CMS ALGORITHMS FOR ANALYTICS AND DARK MATTER DETECTION

In this second part of the previous introductory article, we’ll tackle the more in-depth description of data collection, object modelling, and data analysis at CMS. The general workflow behind these kinds of experiments is complex, but I’ll try to give a brief description of each part so you can get a general idea of the whole process.

Analysis of a collision and important concepts

We‘ve been talking about particles and detectors, but an important question remains unanswered: what exactly is colliding? The answer is protons, or more exactly, bunches of protons. Accelerated through the LHC by multiple solenoid setups, these bunches come across one another in the detectors, and a collision happens. This proton beam has no perpendicular component, meaning it only moves in a circular manner through the LHC, due to the solenoids’ magnetic field; this is done on purpose since studying the collision in the perpendicular plane means the conservation of energy applies and all momentum must be null, meaning if there’s an imbalance an invisible particle has been produced. A cross-section of the detector can be seen below, with its components (here). Some examples of these particles are neutrinos, but also possible dark matter or other theoretical particles. So now, what’s the next step?
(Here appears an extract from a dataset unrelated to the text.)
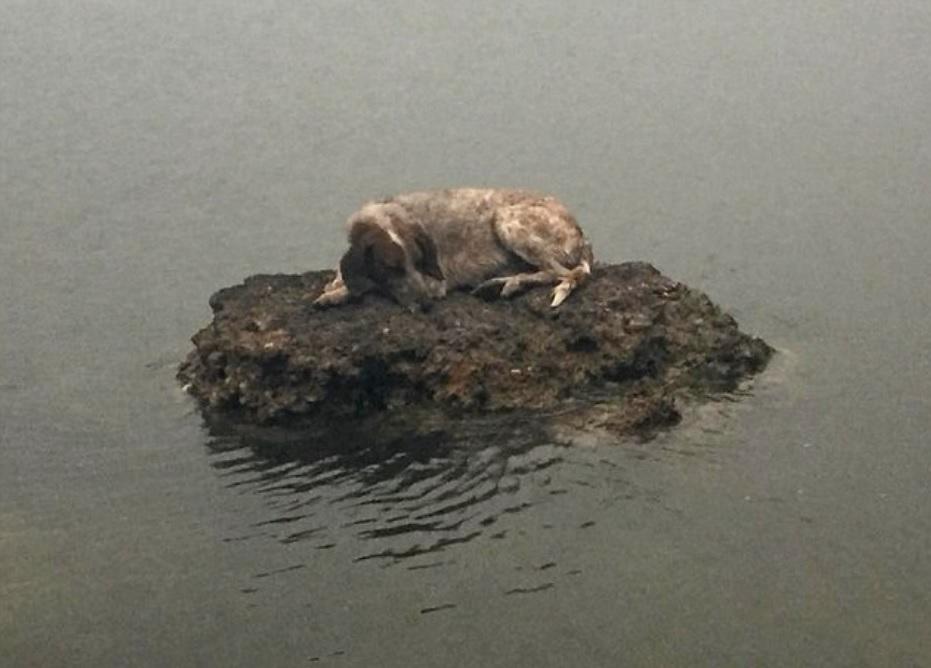 Собака пряталась от пожара в море на камне - но помощь подоспела вовремя
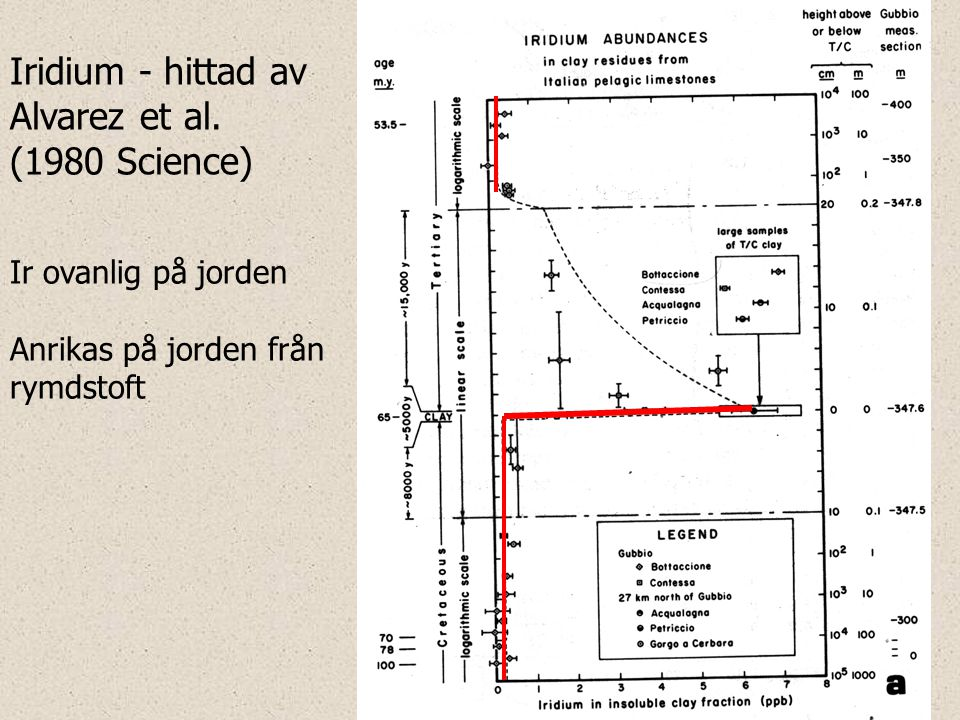 Iridium - hittad av Alvarez et al. (1980 Science)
Cross-section of the CMS detector at LHC with its 5 distinct parts (from inside to outside): tracker, ECAL, HCAL, solenoid, and muon chambers.

At the interaction vertex, these particles collide and decay products flow through the different parts of the detector, constructed so that measures are taken with high precision and allow for the (mostly) unequivocal identification of particles. However, not everything is as straightforward as it seems, and several events need to be taken into account; I’ll briefly explain them below.

One of the most important magnitudes in colliders is luminosity, which is interpreted as the number of collisions per unit of time and surface. As of 2018, when Run 2 ended, the luminosity value meant that every 25 ns a collision occurred and that almost 150 femtobarns of cumulative data (each femtobarn equals 100 billion collisions!) were analysed.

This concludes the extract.